Ex-Chelsea midfielder Ramires reveals where it went wrong for Jose Mourinho at Stamford Bridge
Ramires joined Chelsea in 2010 when Carlo Ancelotti was manager and was still part of the Blues squad when Jose Mourinho returned to Stamford Bridge in 2013.
The Special One’s first season back at Chelsea was, according to Mourinho, one of transition, but the Blues still finished third in the Premier League and reached the Champions League semi-finals.
After drawing the first-leg 0-0 in Madrid, Chelsea had to win at home against Diego Simeone’s side to reach the final.
They took the lead through former Atleti man Fernando Torres just before half-time, but three second half-goals from Adrian Lopez, Diego Costa and Arda Turan sent the Spanish side through to the final.
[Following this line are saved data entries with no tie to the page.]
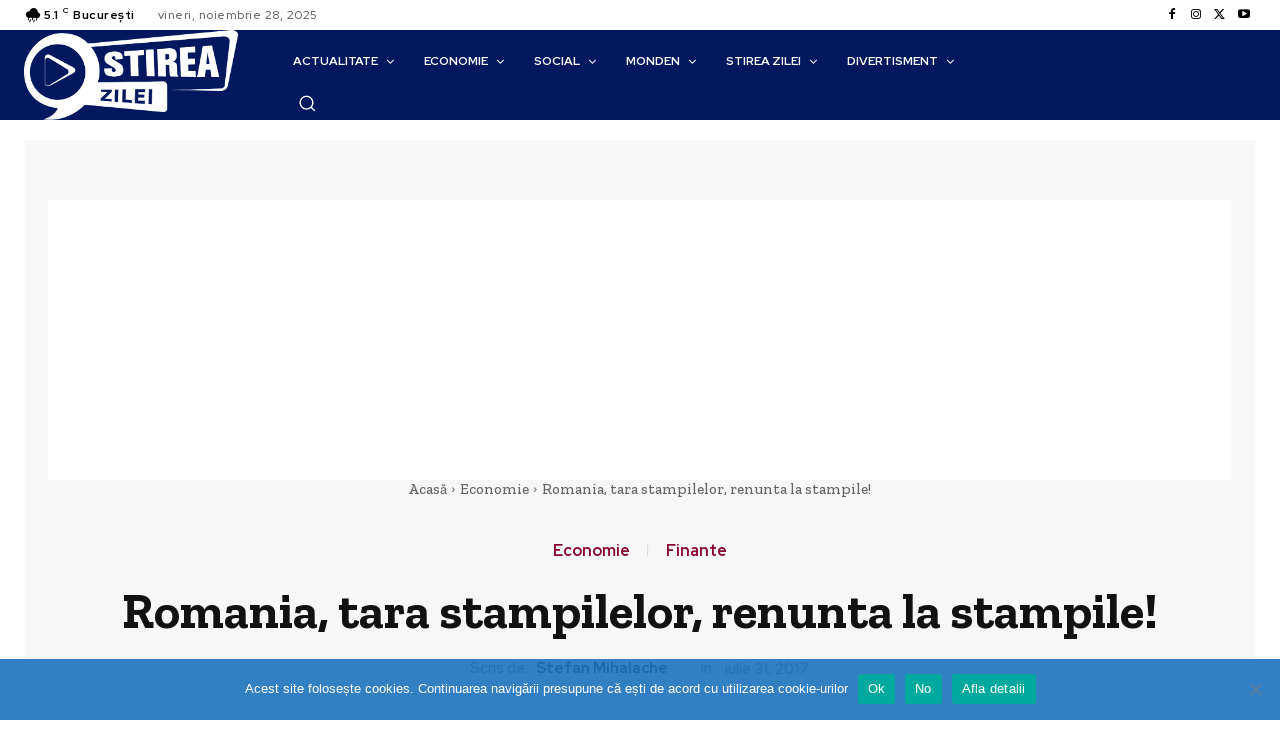

--- FILE ---
content_type: text/html; charset=utf-8
request_url: https://www.google.com/recaptcha/api2/aframe
body_size: 268
content:
<!DOCTYPE HTML><html><head><meta http-equiv="content-type" content="text/html; charset=UTF-8"></head><body><script nonce="UlQMY8_Lj0iHJNJ9gOdS6w">/** Anti-fraud and anti-abuse applications only. See google.com/recaptcha */ try{var clients={'sodar':'https://pagead2.googlesyndication.com/pagead/sodar?'};window.addEventListener("message",function(a){try{if(a.source===window.parent){var b=JSON.parse(a.data);var c=clients[b['id']];if(c){var d=document.createElement('img');d.src=c+b['params']+'&rc='+(localStorage.getItem("rc::a")?sessionStorage.getItem("rc::b"):"");window.document.body.appendChild(d);sessionStorage.setItem("rc::e",parseInt(sessionStorage.getItem("rc::e")||0)+1);localStorage.setItem("rc::h",'1764354960071');}}}catch(b){}});window.parent.postMessage("_grecaptcha_ready", "*");}catch(b){}</script></body></html>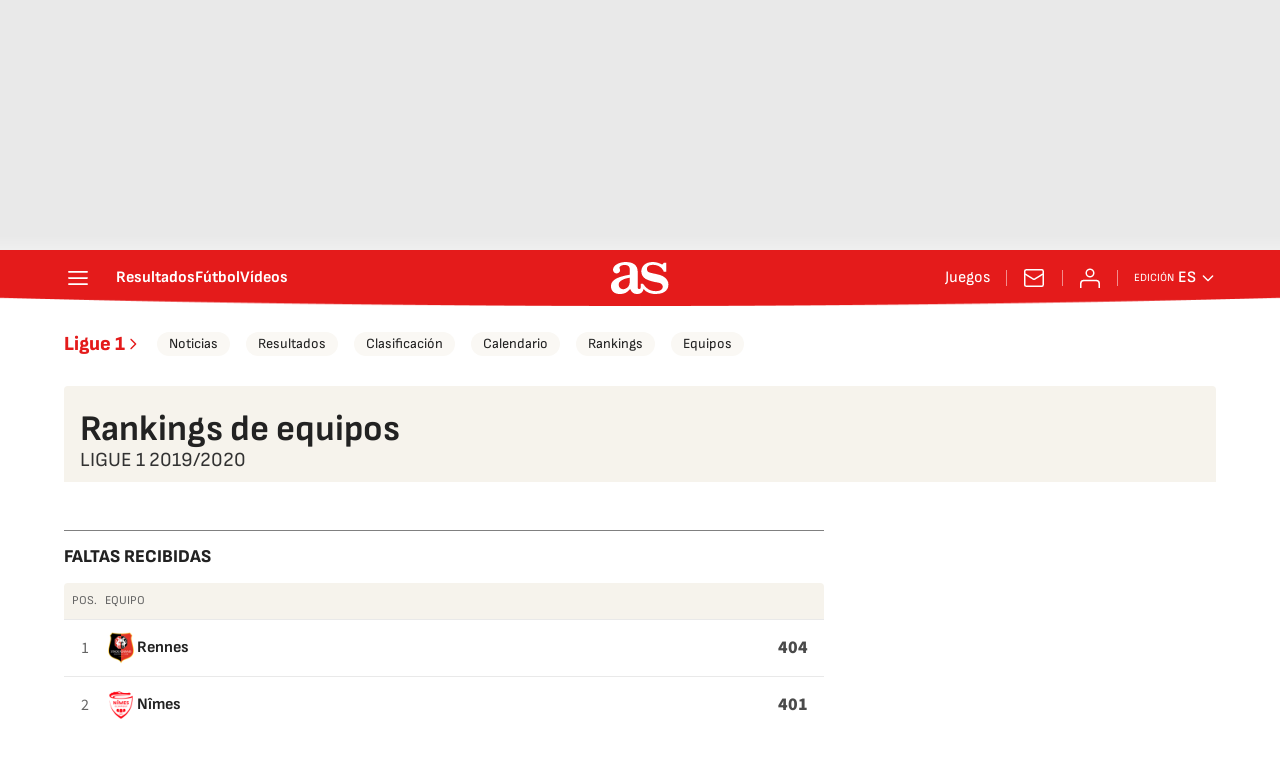

--- FILE ---
content_type: application/x-javascript;charset=utf-8
request_url: https://smetrics.as.com/id?d_visid_ver=5.5.0&d_fieldgroup=A&mcorgid=2387401053DB208C0A490D4C%40AdobeOrg&mid=11353259268944635592856266968832077711&ts=1768981235329
body_size: -37
content:
{"mid":"11353259268944635592856266968832077711"}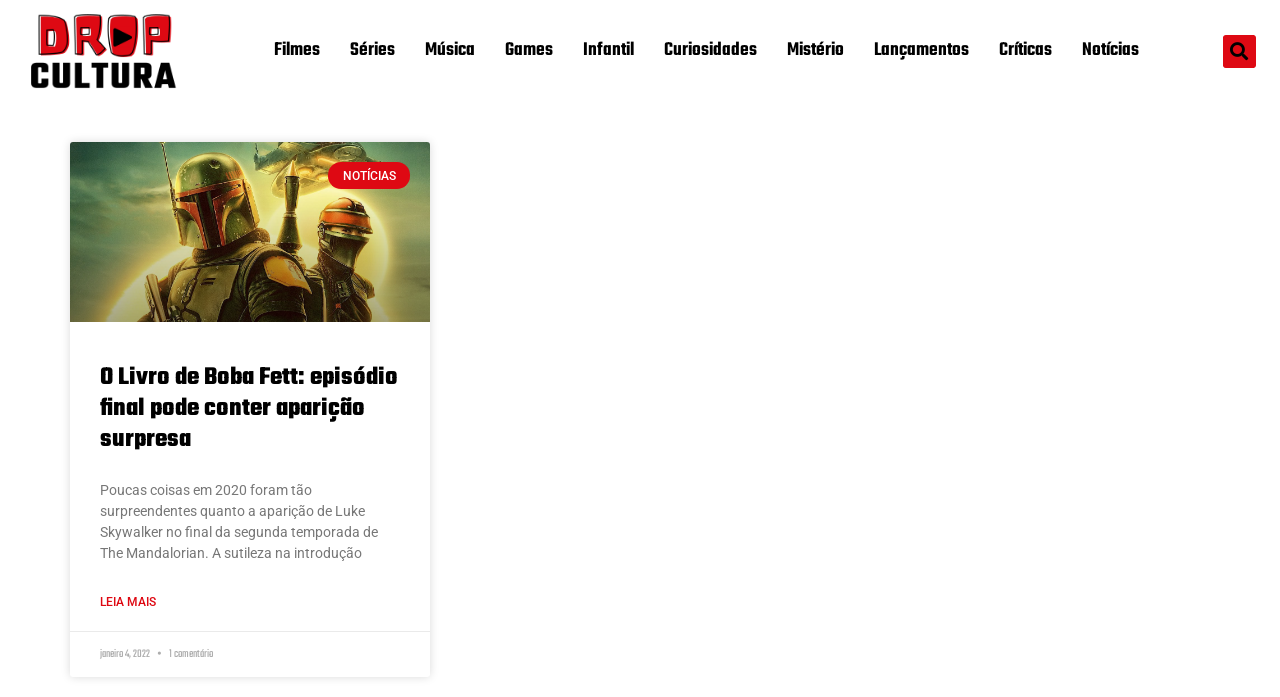

--- FILE ---
content_type: text/html; charset=utf-8
request_url: https://www.google.com/recaptcha/api2/aframe
body_size: 267
content:
<!DOCTYPE HTML><html><head><meta http-equiv="content-type" content="text/html; charset=UTF-8"></head><body><script nonce="66rSXpFSKPIp2au8K0pWGg">/** Anti-fraud and anti-abuse applications only. See google.com/recaptcha */ try{var clients={'sodar':'https://pagead2.googlesyndication.com/pagead/sodar?'};window.addEventListener("message",function(a){try{if(a.source===window.parent){var b=JSON.parse(a.data);var c=clients[b['id']];if(c){var d=document.createElement('img');d.src=c+b['params']+'&rc='+(localStorage.getItem("rc::a")?sessionStorage.getItem("rc::b"):"");window.document.body.appendChild(d);sessionStorage.setItem("rc::e",parseInt(sessionStorage.getItem("rc::e")||0)+1);localStorage.setItem("rc::h",'1768787014635');}}}catch(b){}});window.parent.postMessage("_grecaptcha_ready", "*");}catch(b){}</script></body></html>

--- FILE ---
content_type: text/css
request_url: https://dropcultura.com.br/wp-content/uploads/elementor/css/post-1813.css?ver=1764830039
body_size: 266
content:
.elementor-1813 .elementor-element.elementor-element-6d480751 > .elementor-container > .elementor-column > .elementor-widget-wrap{align-content:flex-start;align-items:flex-start;}.elementor-1813 .elementor-element.elementor-element-6d480751{margin-top:40px;margin-bottom:40px;padding:0px 0px 0px 0px;}.elementor-widget-archive-posts .elementor-button{background-color:var( --e-global-color-accent );font-family:var( --e-global-typography-accent-font-family ), Sans-serif;font-weight:var( --e-global-typography-accent-font-weight );}.elementor-widget-archive-posts .elementor-post__title, .elementor-widget-archive-posts .elementor-post__title a{color:var( --e-global-color-secondary );font-family:var( --e-global-typography-primary-font-family ), Sans-serif;font-size:var( --e-global-typography-primary-font-size );font-weight:var( --e-global-typography-primary-font-weight );}.elementor-widget-archive-posts .elementor-post__meta-data{font-family:var( --e-global-typography-secondary-font-family ), Sans-serif;font-weight:var( --e-global-typography-secondary-font-weight );}.elementor-widget-archive-posts .elementor-post__excerpt p{font-family:var( --e-global-typography-text-font-family ), Sans-serif;font-weight:var( --e-global-typography-text-font-weight );}.elementor-widget-archive-posts .elementor-post__read-more{color:var( --e-global-color-accent );font-family:var( --e-global-typography-accent-font-family ), Sans-serif;font-weight:var( --e-global-typography-accent-font-weight );}.elementor-widget-archive-posts .elementor-post__card .elementor-post__badge{background-color:var( --e-global-color-accent );font-family:var( --e-global-typography-accent-font-family ), Sans-serif;font-weight:var( --e-global-typography-accent-font-weight );}.elementor-widget-archive-posts .elementor-pagination{font-family:var( --e-global-typography-secondary-font-family ), Sans-serif;font-weight:var( --e-global-typography-secondary-font-weight );}.elementor-widget-archive-posts .e-load-more-message{font-family:var( --e-global-typography-secondary-font-family ), Sans-serif;font-weight:var( --e-global-typography-secondary-font-weight );}.elementor-widget-archive-posts .elementor-posts-nothing-found{color:var( --e-global-color-text );font-family:var( --e-global-typography-text-font-family ), Sans-serif;font-weight:var( --e-global-typography-text-font-weight );}.elementor-1813 .elementor-element.elementor-element-3187d389{--grid-row-gap:35px;--grid-column-gap:30px;}.elementor-1813 .elementor-element.elementor-element-3187d389 .elementor-posts-container .elementor-post__thumbnail{padding-bottom:calc( 0.5 * 100% );}.elementor-1813 .elementor-element.elementor-element-3187d389:after{content:"0.5";}.elementor-1813 .elementor-element.elementor-element-3187d389 .elementor-post__thumbnail__link{width:100%;}.elementor-1813 .elementor-element.elementor-element-3187d389 .elementor-post__meta-data span + span:before{content:"•";}.elementor-1813 .elementor-element.elementor-element-3187d389 .elementor-post__text{margin-top:20px;}.elementor-1813 .elementor-element.elementor-element-3187d389 .elementor-post__badge{right:0;}.elementor-1813 .elementor-element.elementor-element-3187d389 .elementor-post__card .elementor-post__badge{margin:20px;}.elementor-1813 .elementor-element.elementor-element-3187d389 .elementor-pagination{text-align:center;}body:not(.rtl) .elementor-1813 .elementor-element.elementor-element-3187d389 .elementor-pagination .page-numbers:not(:first-child){margin-left:calc( 10px/2 );}body:not(.rtl) .elementor-1813 .elementor-element.elementor-element-3187d389 .elementor-pagination .page-numbers:not(:last-child){margin-right:calc( 10px/2 );}body.rtl .elementor-1813 .elementor-element.elementor-element-3187d389 .elementor-pagination .page-numbers:not(:first-child){margin-right:calc( 10px/2 );}body.rtl .elementor-1813 .elementor-element.elementor-element-3187d389 .elementor-pagination .page-numbers:not(:last-child){margin-left:calc( 10px/2 );}@media(max-width:1024px){.elementor-1813 .elementor-element.elementor-element-6d480751{padding:20px 20px 20px 20px;}.elementor-widget-archive-posts .elementor-post__title, .elementor-widget-archive-posts .elementor-post__title a{font-size:var( --e-global-typography-primary-font-size );}}@media(max-width:767px){.elementor-1813 .elementor-element.elementor-element-6d480751{padding:20px 20px 20px 20px;}.elementor-widget-archive-posts .elementor-post__title, .elementor-widget-archive-posts .elementor-post__title a{font-size:var( --e-global-typography-primary-font-size );}.elementor-1813 .elementor-element.elementor-element-3187d389 .elementor-posts-container .elementor-post__thumbnail{padding-bottom:calc( 0.5 * 100% );}.elementor-1813 .elementor-element.elementor-element-3187d389:after{content:"0.5";}.elementor-1813 .elementor-element.elementor-element-3187d389 .elementor-post__thumbnail__link{width:100%;}}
After the game, Mourinho publicly criticised star man Eden Hazard, who fell asleep whilst marking the attacking Juanfran, and the full-back squared for Adrian who fired home.
Mourinho branded Hazard as not being ‘mentally ready’ to do his defensive work and blamed the Belgian for things going wrong for Chelsea that day.
Ramires told FourFourTwo: “That had a big impact because he started to lose control of the squad,” admits Ramires. “It’s one thing to say something internally, but it’s totally different to criticise someone publicly.
“Hazard was our main player, and what he did affected Eden’s game.
“Hazard used to collect the ball and attack the opposition. He started to pass the ball much more, and we missed our main attacking threat.”
While Chelsea won the Premier League the following season, Ramires added that the ill-feeling from the Atletico defeat the season before still remained in the air amongst the Chelsea players.
The Brazilian midfielder said that other players began to jump on the anti-Mourinho bandwagon which came to a head in the 2015/16 in the season the Portuguese manager was sacked.
Ramires added: “The atmosphere became really heavy. There were guys who were already angry because they weren’t playing.
“When something like that happened with Hazard, those who weren’t playing had another ally against the manager.
“It became a snowball that only got bigger. It reached a stage where nothing would improve.”